*STATED GOAL*. Write out the lines of every item again, swapping "racing tire" for "front tire" and changing nothing else.

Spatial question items
------------------------------------------------------------------------

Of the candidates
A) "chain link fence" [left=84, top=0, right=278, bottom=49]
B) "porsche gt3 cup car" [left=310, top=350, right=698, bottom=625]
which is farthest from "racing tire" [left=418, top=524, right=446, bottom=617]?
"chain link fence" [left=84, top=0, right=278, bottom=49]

------------------------------------------------------------------------

*WRITTEN ANSWER*.
Of the candidates
A) "chain link fence" [left=84, top=0, right=278, bottom=49]
B) "porsche gt3 cup car" [left=310, top=350, right=698, bottom=625]
which is farthest from "front tire" [left=418, top=524, right=446, bottom=617]?
"chain link fence" [left=84, top=0, right=278, bottom=49]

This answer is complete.